Gather every line in the listing below that contains the word "sign".

### EXTRACTED DATA

________

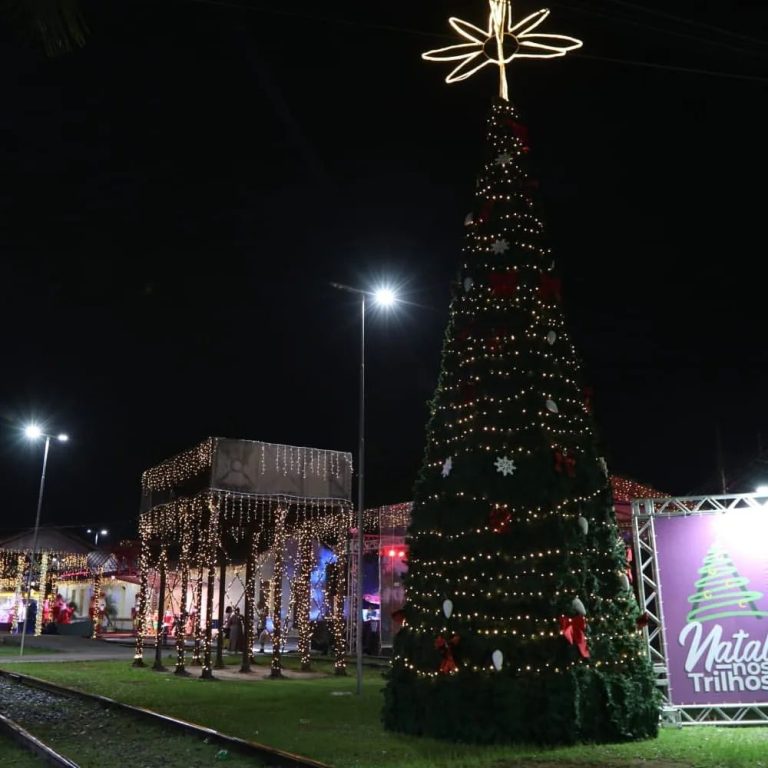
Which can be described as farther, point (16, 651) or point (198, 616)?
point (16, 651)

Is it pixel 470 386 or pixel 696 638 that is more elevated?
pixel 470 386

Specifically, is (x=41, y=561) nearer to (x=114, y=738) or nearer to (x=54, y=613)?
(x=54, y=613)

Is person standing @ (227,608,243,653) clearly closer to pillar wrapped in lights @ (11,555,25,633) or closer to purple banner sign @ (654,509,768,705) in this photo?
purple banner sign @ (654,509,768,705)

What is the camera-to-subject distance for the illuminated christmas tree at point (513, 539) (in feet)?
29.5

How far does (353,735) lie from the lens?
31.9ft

________

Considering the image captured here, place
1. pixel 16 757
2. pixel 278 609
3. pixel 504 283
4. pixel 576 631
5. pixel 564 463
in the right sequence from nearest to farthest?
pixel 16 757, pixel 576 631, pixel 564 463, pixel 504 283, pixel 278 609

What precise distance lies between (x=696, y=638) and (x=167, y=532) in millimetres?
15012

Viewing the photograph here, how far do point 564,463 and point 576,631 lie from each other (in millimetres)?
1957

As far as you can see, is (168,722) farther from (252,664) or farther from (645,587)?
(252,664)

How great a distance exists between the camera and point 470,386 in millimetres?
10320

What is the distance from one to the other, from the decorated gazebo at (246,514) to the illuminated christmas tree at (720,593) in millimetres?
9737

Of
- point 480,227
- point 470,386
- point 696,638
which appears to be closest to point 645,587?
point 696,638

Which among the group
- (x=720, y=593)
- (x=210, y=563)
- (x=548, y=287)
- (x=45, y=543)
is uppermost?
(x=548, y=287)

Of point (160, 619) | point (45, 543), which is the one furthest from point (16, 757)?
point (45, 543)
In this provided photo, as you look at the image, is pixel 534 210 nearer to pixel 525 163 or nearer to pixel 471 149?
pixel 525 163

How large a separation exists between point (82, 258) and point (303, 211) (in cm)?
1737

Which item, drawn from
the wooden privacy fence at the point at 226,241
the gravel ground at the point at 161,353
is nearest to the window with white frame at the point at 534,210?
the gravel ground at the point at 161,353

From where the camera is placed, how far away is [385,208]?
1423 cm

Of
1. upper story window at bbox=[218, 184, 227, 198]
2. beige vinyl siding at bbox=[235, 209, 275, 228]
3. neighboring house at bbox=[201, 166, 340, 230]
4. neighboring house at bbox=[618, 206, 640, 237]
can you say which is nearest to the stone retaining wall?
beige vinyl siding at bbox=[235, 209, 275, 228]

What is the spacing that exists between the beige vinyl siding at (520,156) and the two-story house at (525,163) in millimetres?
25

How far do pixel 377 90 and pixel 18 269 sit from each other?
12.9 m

________

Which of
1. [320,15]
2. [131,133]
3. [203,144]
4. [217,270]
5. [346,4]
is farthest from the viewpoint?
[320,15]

________

### RESULT
Is person standing @ (227,608,243,653) clearly closer to pillar wrapped in lights @ (11,555,25,633) or closer to purple banner sign @ (654,509,768,705) in this photo?
purple banner sign @ (654,509,768,705)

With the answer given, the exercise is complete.